Meeker has published a ethnologic study on the problem of violence in Bedouin society titled “Literature & Violence in North Arabia” from which we have cited some passages already. According to Meeker, “the crucial feature which all forms of pastoral nomadism share in common is the problem of vulnerable domestic wealth.” From this he explains the aggressiveness of such societies and even attests the most aggressive potential to the camel-herding Bedouins of Arabia.

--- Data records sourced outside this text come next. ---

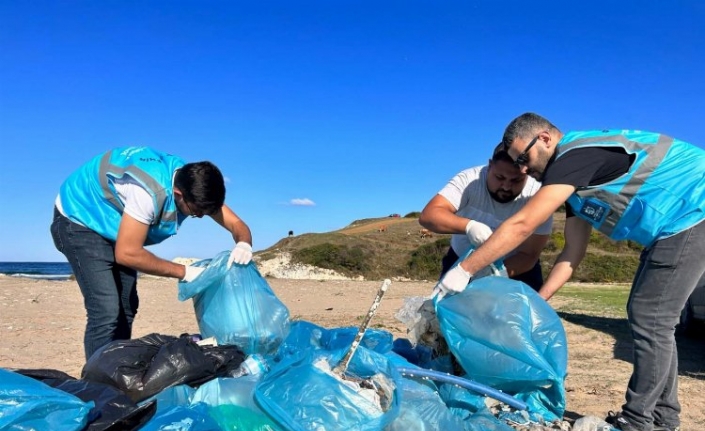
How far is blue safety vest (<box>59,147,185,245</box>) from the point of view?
3137 mm

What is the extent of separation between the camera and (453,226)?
11.2 feet

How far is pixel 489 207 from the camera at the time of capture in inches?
145

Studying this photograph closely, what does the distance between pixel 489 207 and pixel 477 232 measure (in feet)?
1.50

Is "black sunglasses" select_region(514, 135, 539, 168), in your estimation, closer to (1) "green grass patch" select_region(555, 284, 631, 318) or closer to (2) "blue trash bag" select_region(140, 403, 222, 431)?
(2) "blue trash bag" select_region(140, 403, 222, 431)

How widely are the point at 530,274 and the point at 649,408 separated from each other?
1.16m

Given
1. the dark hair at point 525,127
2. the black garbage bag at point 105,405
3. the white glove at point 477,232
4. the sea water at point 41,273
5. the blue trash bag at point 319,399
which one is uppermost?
the dark hair at point 525,127

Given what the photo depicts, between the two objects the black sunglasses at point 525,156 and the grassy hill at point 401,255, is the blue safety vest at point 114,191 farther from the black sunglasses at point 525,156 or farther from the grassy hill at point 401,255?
the grassy hill at point 401,255

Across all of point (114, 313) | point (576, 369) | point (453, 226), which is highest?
point (453, 226)

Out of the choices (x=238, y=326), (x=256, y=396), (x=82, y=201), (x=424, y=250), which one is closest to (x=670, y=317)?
(x=256, y=396)

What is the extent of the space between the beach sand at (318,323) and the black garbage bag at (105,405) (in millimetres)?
1828

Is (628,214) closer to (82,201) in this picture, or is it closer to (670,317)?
(670,317)

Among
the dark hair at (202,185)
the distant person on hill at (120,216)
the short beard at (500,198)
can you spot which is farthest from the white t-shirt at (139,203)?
the short beard at (500,198)

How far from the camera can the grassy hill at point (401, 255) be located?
1584 centimetres

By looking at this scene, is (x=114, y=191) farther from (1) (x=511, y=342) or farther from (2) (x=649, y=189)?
(2) (x=649, y=189)
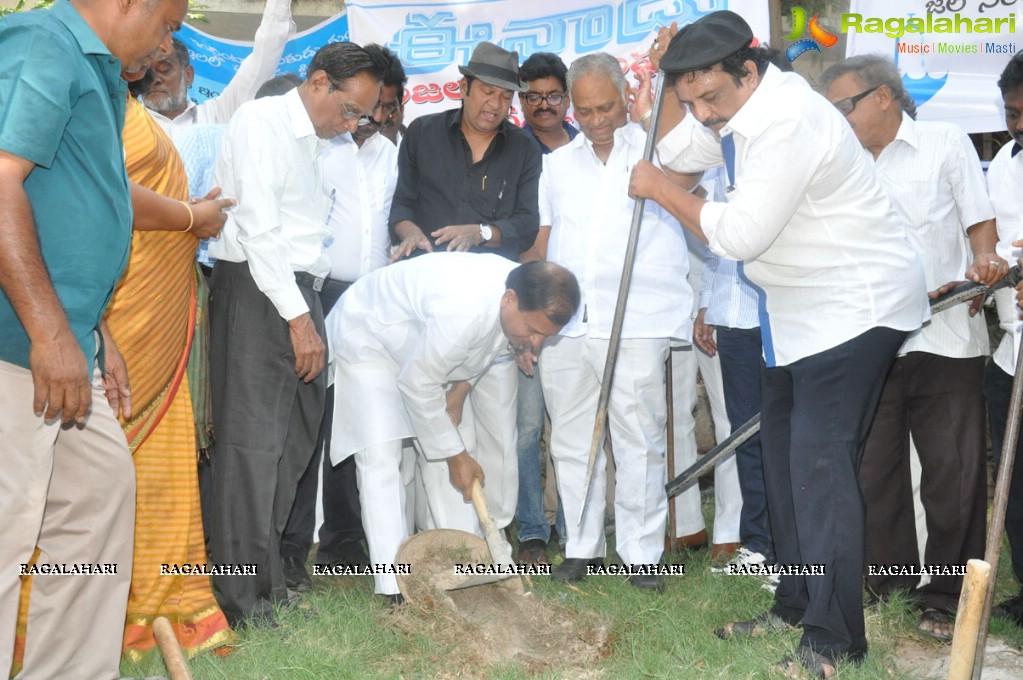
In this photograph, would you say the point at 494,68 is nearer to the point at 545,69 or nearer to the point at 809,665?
the point at 545,69

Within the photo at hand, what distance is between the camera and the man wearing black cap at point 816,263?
3.23 metres

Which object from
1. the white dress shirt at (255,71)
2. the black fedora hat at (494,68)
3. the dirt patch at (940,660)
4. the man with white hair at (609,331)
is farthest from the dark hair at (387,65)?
the dirt patch at (940,660)

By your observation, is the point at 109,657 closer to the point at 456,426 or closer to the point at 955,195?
the point at 456,426

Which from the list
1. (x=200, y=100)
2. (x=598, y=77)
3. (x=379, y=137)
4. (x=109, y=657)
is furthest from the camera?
(x=200, y=100)

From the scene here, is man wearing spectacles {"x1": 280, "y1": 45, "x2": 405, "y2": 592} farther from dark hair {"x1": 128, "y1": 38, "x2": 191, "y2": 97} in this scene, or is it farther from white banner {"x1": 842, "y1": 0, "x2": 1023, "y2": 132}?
white banner {"x1": 842, "y1": 0, "x2": 1023, "y2": 132}

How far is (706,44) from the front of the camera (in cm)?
326

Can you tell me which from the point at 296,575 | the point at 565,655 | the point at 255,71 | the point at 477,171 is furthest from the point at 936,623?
the point at 255,71

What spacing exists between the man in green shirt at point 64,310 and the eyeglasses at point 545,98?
282 cm

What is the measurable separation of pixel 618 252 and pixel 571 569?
1338 mm

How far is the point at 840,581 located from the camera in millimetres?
3264

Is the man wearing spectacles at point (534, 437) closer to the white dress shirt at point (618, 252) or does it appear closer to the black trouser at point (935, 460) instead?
the white dress shirt at point (618, 252)

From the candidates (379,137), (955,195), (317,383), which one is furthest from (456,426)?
(955,195)

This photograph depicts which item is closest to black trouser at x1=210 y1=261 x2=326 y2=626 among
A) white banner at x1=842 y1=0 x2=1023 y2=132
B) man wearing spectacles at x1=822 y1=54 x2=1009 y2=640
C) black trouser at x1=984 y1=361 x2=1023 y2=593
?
man wearing spectacles at x1=822 y1=54 x2=1009 y2=640

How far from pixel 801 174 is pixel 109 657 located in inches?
90.0
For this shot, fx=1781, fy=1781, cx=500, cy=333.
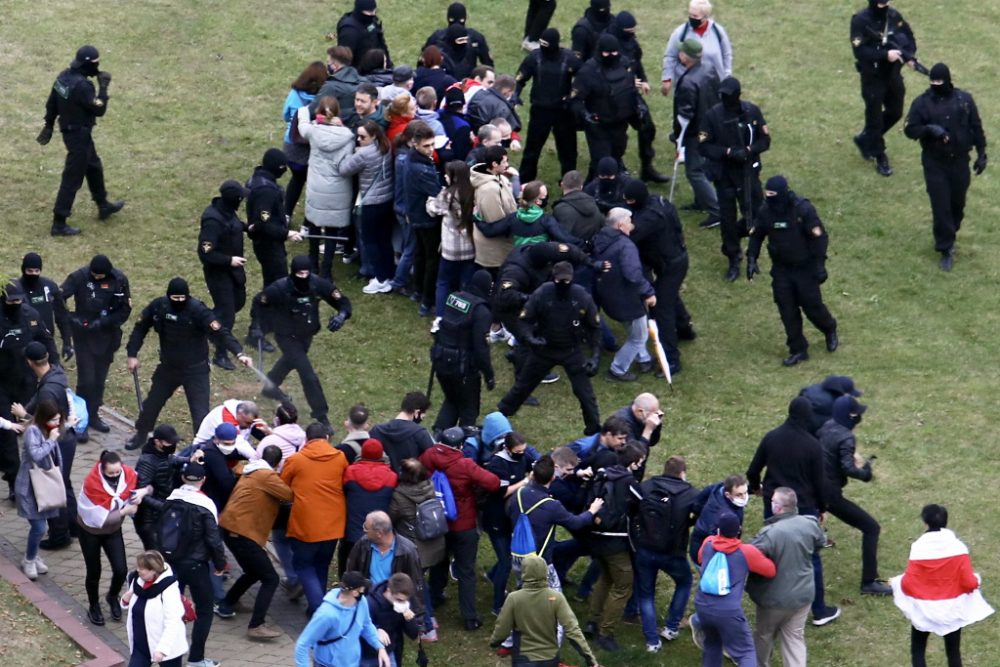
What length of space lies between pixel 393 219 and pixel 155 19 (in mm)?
7963

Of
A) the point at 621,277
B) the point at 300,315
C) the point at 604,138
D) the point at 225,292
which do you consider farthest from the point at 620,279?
the point at 225,292

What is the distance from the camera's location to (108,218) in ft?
71.1

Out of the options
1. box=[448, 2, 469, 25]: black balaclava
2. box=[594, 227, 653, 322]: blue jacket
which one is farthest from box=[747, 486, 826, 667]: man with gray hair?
box=[448, 2, 469, 25]: black balaclava

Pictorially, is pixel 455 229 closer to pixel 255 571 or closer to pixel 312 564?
pixel 312 564

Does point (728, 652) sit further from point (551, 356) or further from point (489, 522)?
point (551, 356)

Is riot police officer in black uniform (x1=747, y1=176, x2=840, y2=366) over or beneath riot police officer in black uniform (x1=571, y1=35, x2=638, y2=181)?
beneath

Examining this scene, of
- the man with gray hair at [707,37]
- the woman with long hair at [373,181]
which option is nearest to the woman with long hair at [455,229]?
the woman with long hair at [373,181]

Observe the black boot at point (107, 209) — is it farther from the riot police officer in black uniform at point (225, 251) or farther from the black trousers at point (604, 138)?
the black trousers at point (604, 138)

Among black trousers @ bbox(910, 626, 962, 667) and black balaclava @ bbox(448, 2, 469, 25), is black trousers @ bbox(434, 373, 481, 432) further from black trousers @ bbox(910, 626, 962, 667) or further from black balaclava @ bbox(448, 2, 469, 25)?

He argues that Bedouin society was highly political: “The vulnerability of domestic possession (camels) precipitated by the aggressive potential of a political resource (camels) carried men away from a materially productive domestic life toward an uncertain, agonistic, political adventurism. At the core of this political culture was the exercise of political violence, an exercise conceived sometimes as an absorbing and joyful play of life and sometimes as a serious struggle against death.”



Badu society was decidedly determined by uncertainness. Life in the desert relied on limited natural resources and on the camel. Human solidarity was a vital aspect to counteract those highly vulnerable foundations of Bedouin life and resulted in the forming of tribal structures. A successful performance in the competition for water and pasturage was a necessity for any of the different groups. The camel as main center of life became the determining factor to shape the Bedouin society. The Bedouin defined himself by his camels.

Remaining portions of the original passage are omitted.